= Merdiban =

Islamic accounting method

Merdiban was an accounting method used by the Ottoman Empire, Abbasid Caliphate, and Ilkhanate, especially for recording tax payments and liabilities.

==Etymology==
The word "Merdiban" is derived from merdiven, a word of Persian origin meaning "staircase" or "ladder". The Ottomans themselves generally called this method muhasebe usulü "method of accounting".

==History==
Abbasid accounting techniques were inherited by the Ilkhanate and then the Ottoman Empire; spanning several centuries until modern double-entry accounting was adopted post-Tanzimat.

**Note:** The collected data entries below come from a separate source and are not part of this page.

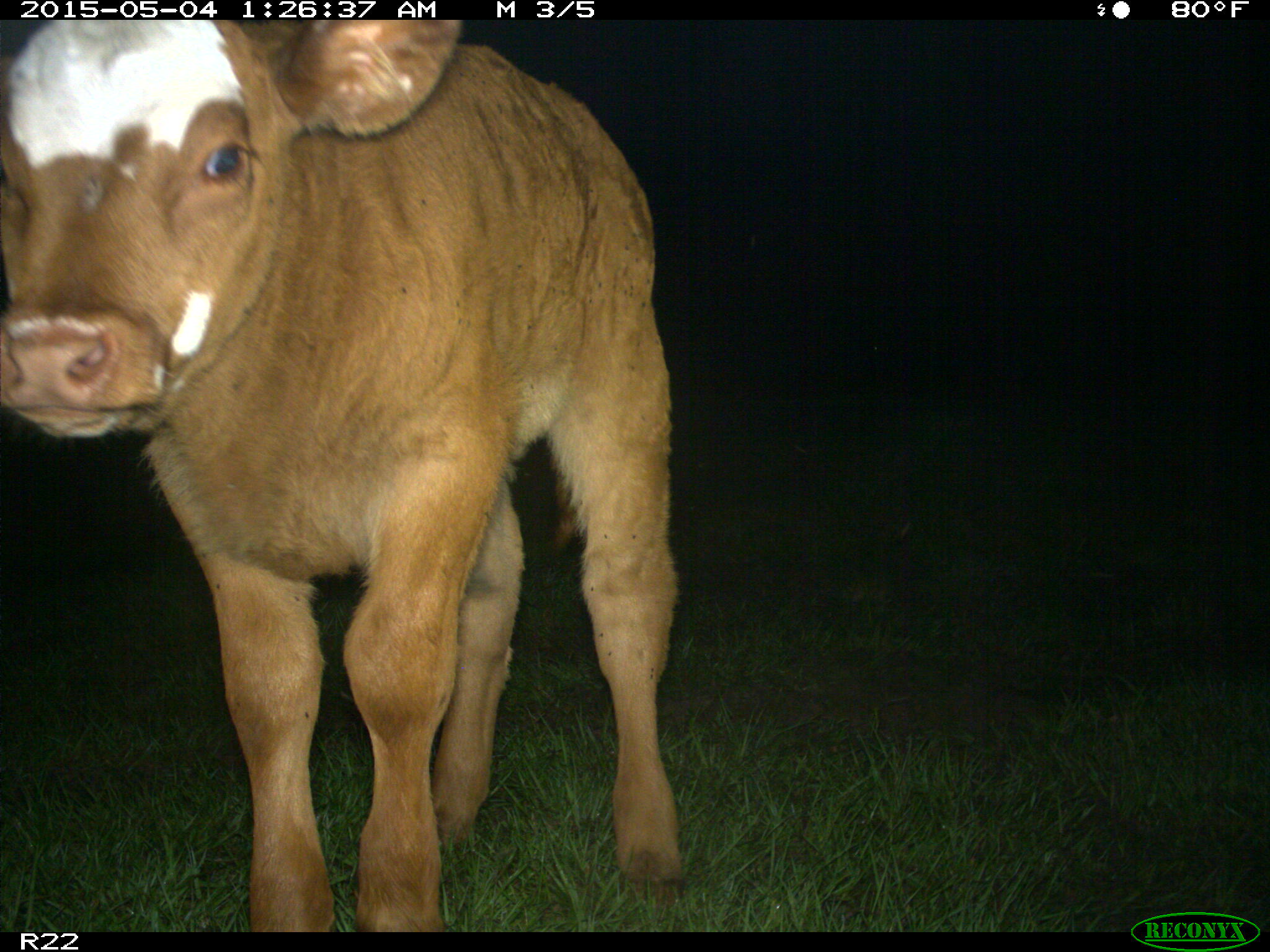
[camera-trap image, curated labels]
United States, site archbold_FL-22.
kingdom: Animalia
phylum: Chordata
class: Mammalia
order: Artiodactyla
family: Bovidae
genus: Bos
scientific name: Bos taurus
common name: domestic cow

Merdiban originated in the Abbasid Caliphate; the first likely example has been found in an eighth-century government document. After the conquest of Baghdad by Mongol forces in 1258, many Persian and Arab officials were employed by the Ikhanate. As the Mongols lacked strong state institutions, local systems were adopted, including accounting techniques. For instance, the Abbasids had a kind of daily ledger called a Defter-ul Yevmiye; the Ilkhanate adopted the same kind of daily ledger but called it Ruznamce. (The later Ottoman ruznamçe was similar).

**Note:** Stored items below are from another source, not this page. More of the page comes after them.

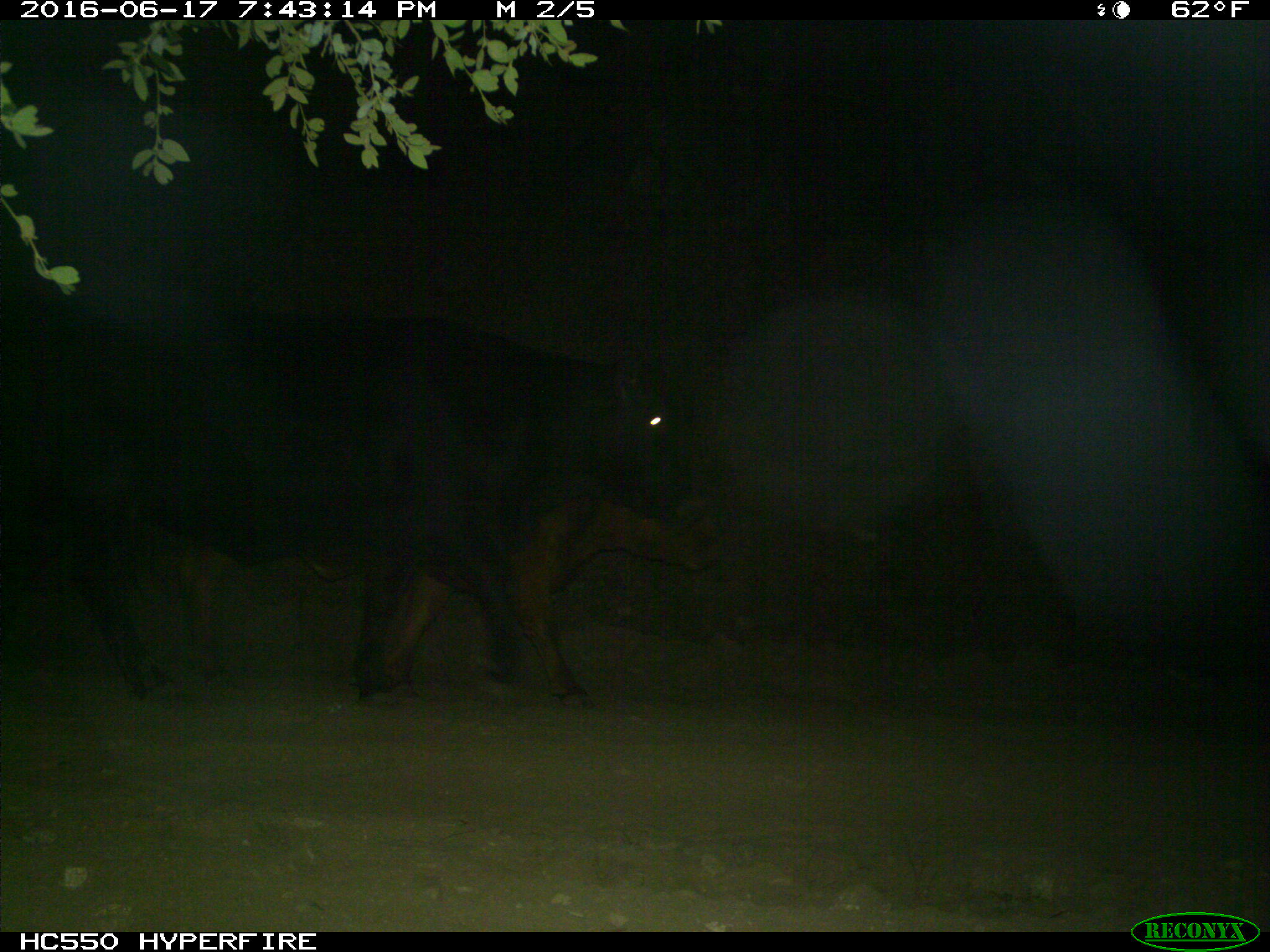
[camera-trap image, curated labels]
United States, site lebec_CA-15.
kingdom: Animalia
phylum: Chordata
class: Mammalia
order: Artiodactyla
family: Bovidae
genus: Bos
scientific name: Bos taurus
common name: domestic cow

Ghazan (1295–1304) made fiscal reforms; these drove more detailed record-keeping and, hence, further development of accounting techniques. Centralised fiscal record-keeping was divided according to provinces, and each team reported to a katip (which roughly corresponds to "clerk") - the same title used in the Abbasid state. "Katip" continued to be used to describe Ottoman accountants, although their official title was halife. The Risale-i Felekiyye, written in 1363 by Abdullah bin Muhammad bin Kiya Al-Mazandarani, was a manual of accounting, and is an important source for modern historians. The technique set out in the Risale begins to resemble a crude early attempt at double-entry accounting, but there is little evidence that this influenced the development of modern double-entry accounting in Italy.

It is possible that other states used accounting systems based on merdiban, but documentary evidence is sparse.

==Method==
In the Ottoman empire, accounting was not taught systematically in madrasahs or other schools; instead, it was taught on a master-apprentice basis in the workplace, especially the Hazine-i Amire (finance ministry). So, few instruction documents survive from this era.

Merdiban was named because of the descending sequence in which amounts were recorded; a total at the top, and then individual items below. Typically, the last letter of the first word in an entry would be extended all the way across a line from left to right, acting as a separator between entries.

Mediban was usually recorded in siyakat script; a specialised and condensed form of text, almost stenographic, which was used where much of the content was numerical. Siyakat was so widely associated with accounting and fiscal documents that it became a synonym.